§ **Task statement**: Could you restate the entries word for word, without the images?

§ **Task material**:
== Segment start ==

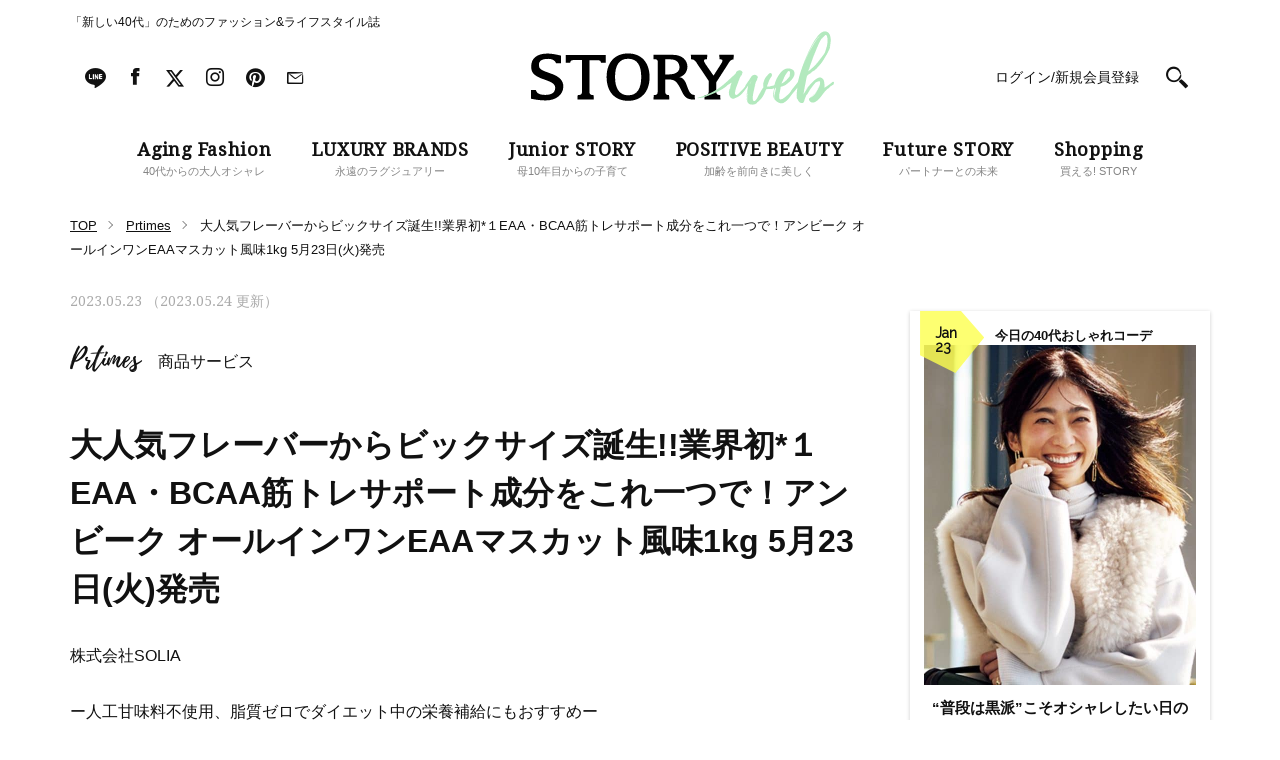

--- FILE ---
content_type: application/javascript
request_url: https://cdp-tokyo.in.treasuredata.com/cdp/lookup/collect/segments?version=2&token=2e9b26f2-c140-48e5-a123-787e29138a31,96285c78-42a4-4e7b-ac67-866670189e10&key.td_ssc_id=&callback=TreasureJSONPCallback0
body_size: 351
content:
TreasureJSONPCallback0([{"values":[],"attributes":{},"key":{"td_global_id":"eede82e9-6f56-4335-bf4c-bd55a10c4de0"},"audienceId":"191611"},{"values":[],"attributes":{},"key":{"td_ssc_id":""},"audienceId":"191611"}]);

--- FILE ---
content_type: application/javascript; charset=utf-8
request_url: https://fundingchoicesmessages.google.com/f/AGSKWxWe8pWd4j9ioFGJGaj41NRaxZ2DbbszMAesbTjgi93xq1JBeGfOkVuE97BJGWGI0y39SiJ-2KArOkMph0_yBntg_9VS_sz4WCRXXRuhes4LUTngq6qBMgE--oQU0uVQBIcSvBy6Mpc4d1xjAvsPgtu6TNKt1WO-09SAJ5kTzCfMr2FLM-SIJ4QFvmOD/_/partnerbanner./300x250ads.-ad-unit/-webad1..ad.json?
body_size: -1288
content:
window['d2216b76-6644-4057-b14a-4d748b70f8dc'] = true;

--- FILE ---
content_type: text/plain; charset=UTF-8
request_url: https://at.teads.tv/fpc?analytics_tag_id=PUB_16050&tfpvi=&gdpr_status=22&gdpr_reason=220&gdpr_consent=&ccpa_consent=&shared_ids=&sv=d656f4a&
body_size: 56
content:
YzJjYjkyYWQtYmNhNi00MWE5LWIwZDgtNTNkZWE2MWIwMzdkIy03LTM=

== Segment end ==

§ **Solved exercise**:
--- FILE ---
content_type: application/javascript
request_url: https://cdp-tokyo.in.treasuredata.com/cdp/lookup/collect/segments?version=2&token=2e9b26f2-c140-48e5-a123-787e29138a31,96285c78-42a4-4e7b-ac67-866670189e10&key.td_ssc_id=&callback=TreasureJSONPCallback0
body_size: 351
content:
TreasureJSONPCallback0([{"values":[],"attributes":{},"key":{"td_global_id":"eede82e9-6f56-4335-bf4c-bd55a10c4de0"},"audienceId":"191611"},{"values":[],"attributes":{},"key":{"td_ssc_id":""},"audienceId":"191611"}]);

--- FILE ---
content_type: application/javascript; charset=utf-8
request_url: https://fundingchoicesmessages.google.com/f/AGSKWxWe8pWd4j9ioFGJGaj41NRaxZ2DbbszMAesbTjgi93xq1JBeGfOkVuE97BJGWGI0y39SiJ-2KArOkMph0_yBntg_9VS_sz4WCRXXRuhes4LUTngq6qBMgE--oQU0uVQBIcSvBy6Mpc4d1xjAvsPgtu6TNKt1WO-09SAJ5kTzCfMr2FLM-SIJ4QFvmOD/_/partnerbanner./300x250ads.-ad-unit/-webad1..ad.json?
body_size: -1288
content:
window['d2216b76-6644-4057-b14a-4d748b70f8dc'] = true;

--- FILE ---
content_type: text/plain; charset=UTF-8
request_url: https://at.teads.tv/fpc?analytics_tag_id=PUB_16050&tfpvi=&gdpr_status=22&gdpr_reason=220&gdpr_consent=&ccpa_consent=&shared_ids=&sv=d656f4a&
body_size: 56
content:
YzJjYjkyYWQtYmNhNi00MWE5LWIwZDgtNTNkZWE2MWIwMzdkIy03LTM=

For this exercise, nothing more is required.